Ogni candidato dovrebbe dire perché si candida. Me lo sono chiesto anch’io: perché mi candido? Qual è l’istinto primario che mi ha spinto? Perché non si può e non si deve rinunciare all’idea che qualcosa si deve fare, per la propria città come, in generale, per il bene comune. L’idea che la politica faccia schifo ha un triste diritto di cittadinanza nell’universo delle nostre opinioni. Va tuttavia rimosso l’atteggiamento che ci fa stare affacciati alle finestre a guardare quel che succede con il solo scopo di denigrare, lamentarci, sparare – vili come i cecchini – addosso a quelli che nell’arena ci mettono le gambe, il cuore, le idee. Scendere in campo si deve.
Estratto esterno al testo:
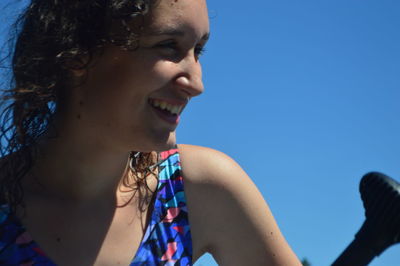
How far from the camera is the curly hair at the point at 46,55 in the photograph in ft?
9.14

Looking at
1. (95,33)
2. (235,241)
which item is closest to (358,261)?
(235,241)

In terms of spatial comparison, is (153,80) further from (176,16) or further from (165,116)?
(176,16)

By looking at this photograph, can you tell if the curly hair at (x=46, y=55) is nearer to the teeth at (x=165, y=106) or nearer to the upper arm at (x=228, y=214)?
the teeth at (x=165, y=106)

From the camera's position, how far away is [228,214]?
122 inches

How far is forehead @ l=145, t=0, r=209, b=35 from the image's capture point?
2713 millimetres

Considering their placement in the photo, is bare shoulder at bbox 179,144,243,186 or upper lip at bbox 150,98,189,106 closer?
upper lip at bbox 150,98,189,106

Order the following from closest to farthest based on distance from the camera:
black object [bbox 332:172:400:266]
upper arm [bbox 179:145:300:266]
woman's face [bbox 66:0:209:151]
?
black object [bbox 332:172:400:266] < woman's face [bbox 66:0:209:151] < upper arm [bbox 179:145:300:266]

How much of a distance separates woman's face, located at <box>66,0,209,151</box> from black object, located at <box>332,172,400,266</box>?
0.93 metres

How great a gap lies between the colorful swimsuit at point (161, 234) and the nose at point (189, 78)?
474 mm

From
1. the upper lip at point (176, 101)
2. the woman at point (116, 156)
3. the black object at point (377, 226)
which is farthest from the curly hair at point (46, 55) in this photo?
the black object at point (377, 226)

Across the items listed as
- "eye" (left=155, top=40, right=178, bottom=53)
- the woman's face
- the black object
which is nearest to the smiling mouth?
the woman's face

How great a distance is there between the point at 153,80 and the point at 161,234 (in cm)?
68

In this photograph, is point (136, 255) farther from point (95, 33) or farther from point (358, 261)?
point (358, 261)

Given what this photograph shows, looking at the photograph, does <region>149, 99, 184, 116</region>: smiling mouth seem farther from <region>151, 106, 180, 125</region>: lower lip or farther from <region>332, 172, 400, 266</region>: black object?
<region>332, 172, 400, 266</region>: black object
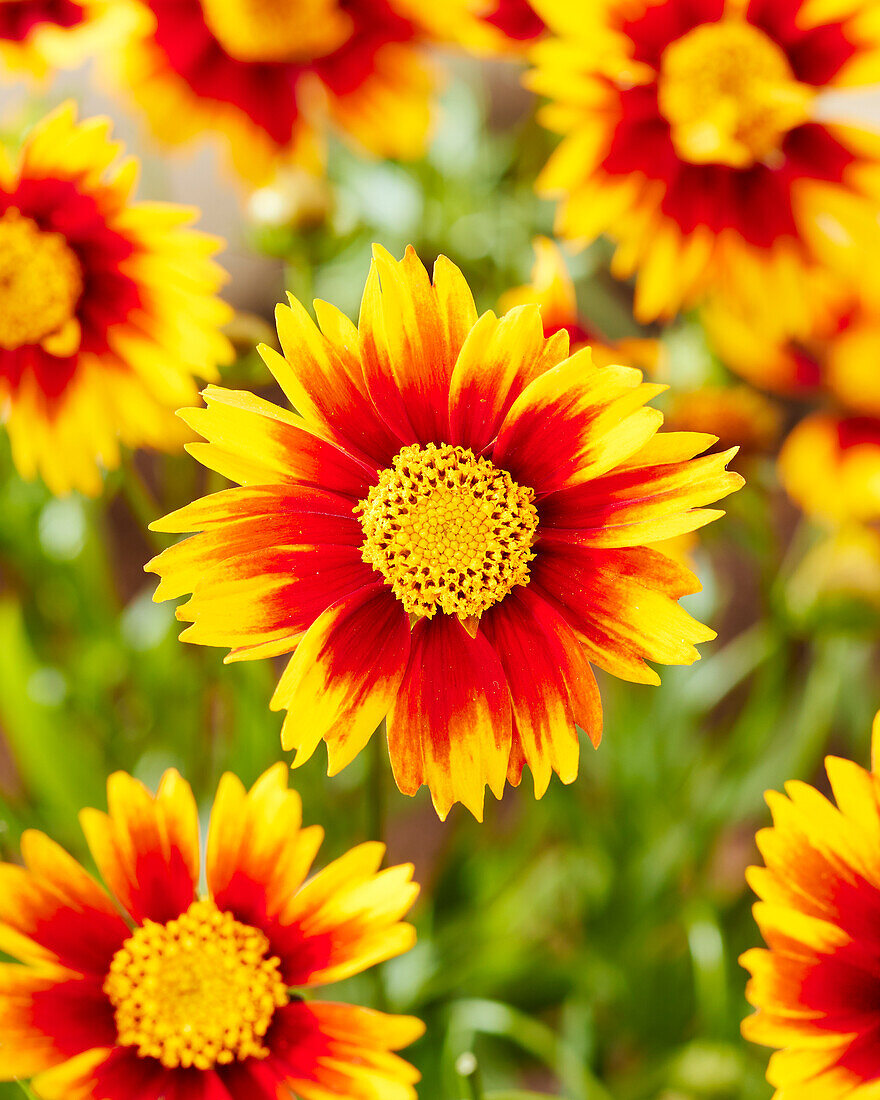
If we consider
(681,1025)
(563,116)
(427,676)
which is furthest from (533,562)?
(681,1025)

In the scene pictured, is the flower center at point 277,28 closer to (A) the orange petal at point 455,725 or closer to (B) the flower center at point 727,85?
(B) the flower center at point 727,85

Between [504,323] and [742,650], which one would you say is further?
[742,650]

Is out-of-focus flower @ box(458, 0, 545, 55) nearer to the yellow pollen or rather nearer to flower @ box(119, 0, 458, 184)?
flower @ box(119, 0, 458, 184)

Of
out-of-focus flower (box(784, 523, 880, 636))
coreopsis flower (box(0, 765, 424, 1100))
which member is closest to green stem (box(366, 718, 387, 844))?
coreopsis flower (box(0, 765, 424, 1100))

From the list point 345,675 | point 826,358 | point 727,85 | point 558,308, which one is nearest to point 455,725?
point 345,675

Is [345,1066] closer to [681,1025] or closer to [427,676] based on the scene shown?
[427,676]
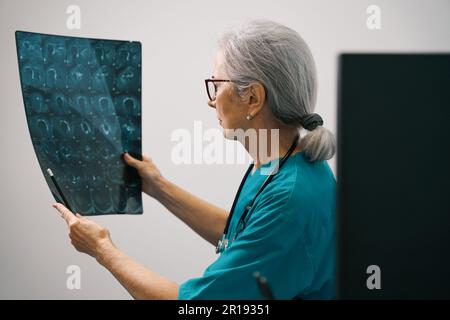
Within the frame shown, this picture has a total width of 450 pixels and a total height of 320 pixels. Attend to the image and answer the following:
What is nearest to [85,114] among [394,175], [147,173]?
[147,173]

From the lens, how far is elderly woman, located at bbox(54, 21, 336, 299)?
0.96m

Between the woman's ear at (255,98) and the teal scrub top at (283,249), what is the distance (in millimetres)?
155

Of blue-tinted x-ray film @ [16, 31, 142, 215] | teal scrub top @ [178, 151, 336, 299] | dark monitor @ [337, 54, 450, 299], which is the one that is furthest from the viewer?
blue-tinted x-ray film @ [16, 31, 142, 215]

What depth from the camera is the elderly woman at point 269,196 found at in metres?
0.96

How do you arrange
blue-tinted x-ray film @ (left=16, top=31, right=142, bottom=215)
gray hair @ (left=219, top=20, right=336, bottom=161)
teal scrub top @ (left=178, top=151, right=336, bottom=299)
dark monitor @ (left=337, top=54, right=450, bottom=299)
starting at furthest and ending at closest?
1. blue-tinted x-ray film @ (left=16, top=31, right=142, bottom=215)
2. gray hair @ (left=219, top=20, right=336, bottom=161)
3. teal scrub top @ (left=178, top=151, right=336, bottom=299)
4. dark monitor @ (left=337, top=54, right=450, bottom=299)

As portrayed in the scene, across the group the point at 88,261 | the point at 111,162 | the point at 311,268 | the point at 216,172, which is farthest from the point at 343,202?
the point at 88,261

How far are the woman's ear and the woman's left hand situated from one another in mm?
401

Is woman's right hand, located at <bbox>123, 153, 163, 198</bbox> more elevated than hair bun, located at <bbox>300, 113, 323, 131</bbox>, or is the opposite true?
hair bun, located at <bbox>300, 113, 323, 131</bbox>

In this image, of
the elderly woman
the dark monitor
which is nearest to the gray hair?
the elderly woman

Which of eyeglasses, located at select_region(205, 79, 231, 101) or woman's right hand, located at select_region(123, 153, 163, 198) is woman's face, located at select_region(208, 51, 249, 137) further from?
woman's right hand, located at select_region(123, 153, 163, 198)

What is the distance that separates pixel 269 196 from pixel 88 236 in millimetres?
398

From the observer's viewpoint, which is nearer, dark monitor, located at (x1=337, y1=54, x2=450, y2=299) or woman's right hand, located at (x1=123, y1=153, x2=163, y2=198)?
dark monitor, located at (x1=337, y1=54, x2=450, y2=299)

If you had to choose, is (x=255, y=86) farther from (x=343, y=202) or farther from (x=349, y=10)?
(x=349, y=10)

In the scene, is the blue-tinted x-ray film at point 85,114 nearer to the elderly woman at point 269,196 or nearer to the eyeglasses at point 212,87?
the elderly woman at point 269,196
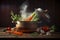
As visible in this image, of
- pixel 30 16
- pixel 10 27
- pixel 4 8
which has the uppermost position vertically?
pixel 4 8

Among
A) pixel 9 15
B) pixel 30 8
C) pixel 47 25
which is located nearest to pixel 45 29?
Answer: pixel 47 25

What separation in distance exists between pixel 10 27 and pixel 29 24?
19 centimetres

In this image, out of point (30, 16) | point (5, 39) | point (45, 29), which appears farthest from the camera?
point (30, 16)

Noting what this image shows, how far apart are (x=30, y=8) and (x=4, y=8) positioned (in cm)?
27

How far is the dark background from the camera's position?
163cm

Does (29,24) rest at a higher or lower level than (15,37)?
higher

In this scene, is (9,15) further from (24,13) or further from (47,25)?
(47,25)

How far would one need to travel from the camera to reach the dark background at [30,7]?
5.34 ft

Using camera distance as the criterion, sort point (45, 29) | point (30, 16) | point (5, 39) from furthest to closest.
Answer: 1. point (30, 16)
2. point (45, 29)
3. point (5, 39)

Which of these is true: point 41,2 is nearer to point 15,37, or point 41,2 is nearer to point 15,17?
point 15,17

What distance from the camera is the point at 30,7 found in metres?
1.64

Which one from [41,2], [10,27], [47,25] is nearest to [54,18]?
[47,25]

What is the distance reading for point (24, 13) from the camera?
5.40 ft

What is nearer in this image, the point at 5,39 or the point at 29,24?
the point at 5,39
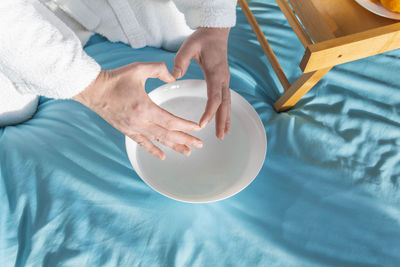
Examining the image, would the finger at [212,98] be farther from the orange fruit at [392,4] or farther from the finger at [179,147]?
the orange fruit at [392,4]

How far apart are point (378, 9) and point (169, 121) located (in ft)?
1.83

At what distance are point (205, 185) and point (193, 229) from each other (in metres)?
0.10

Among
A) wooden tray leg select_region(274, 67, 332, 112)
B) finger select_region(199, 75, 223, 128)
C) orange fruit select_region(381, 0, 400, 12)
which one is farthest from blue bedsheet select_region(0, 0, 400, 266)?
orange fruit select_region(381, 0, 400, 12)

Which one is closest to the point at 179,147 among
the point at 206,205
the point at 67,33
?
the point at 206,205

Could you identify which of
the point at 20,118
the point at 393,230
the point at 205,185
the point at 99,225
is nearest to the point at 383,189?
the point at 393,230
Certo, qualcuno può dirsi portato, altri negato, qualcuno può vantare vocazione e passione mentre altri, come me, semplice disponibilità.
Si tratta, cioè, nel mio caso, di volontà di partecipazione a un processo di riordino di questa caotica città che è divenuta Palermo. Si badi: non con la sola inane vanteria dei sindaci precedenti, accomunati da un secondo mandato da lestofanti, ma anche con la vile indolenza di chi privilegia il proprio comodo allo sforzo di far qualcosa per la comunità, cioè i cittadini palermitani nella stragrande maggioranza.
Da educatore ho il dovere della speranza come dell’impegno, quello che spinge a compiere sempre il primo passo senza attendere che tutti gli altri cambino prima di cambiare noi stessi (e poi, che presunzione!). L’impegno tipico dell’educatore è quello che di volta in volta riparte da zero, senza serbare rancore nei riguardi di chi, in precedenza, ha accumulato esiti e comportamenti negativi. L’impegno tipico dell’educatore è quello sempre propositivo che cerca un modo per stare tutti assieme e cerca una soluzione per far sì che ciascuno trovi una propria collocazione.
Nella mia candidatura a consigliere comunale porto dunque questa esperienza, questo atteggiamento che chiamiamo pro-sociale, di stimolo alla partecipazione attiva, al contributo collettivo, alla solidarietà condivisa, al civismo diffuso, alla crescita comune. In sintesi, mi candido perché per salvare Palermo, occorre che tutti comprendiamo che non c’è diritto senza esercizio del dovere.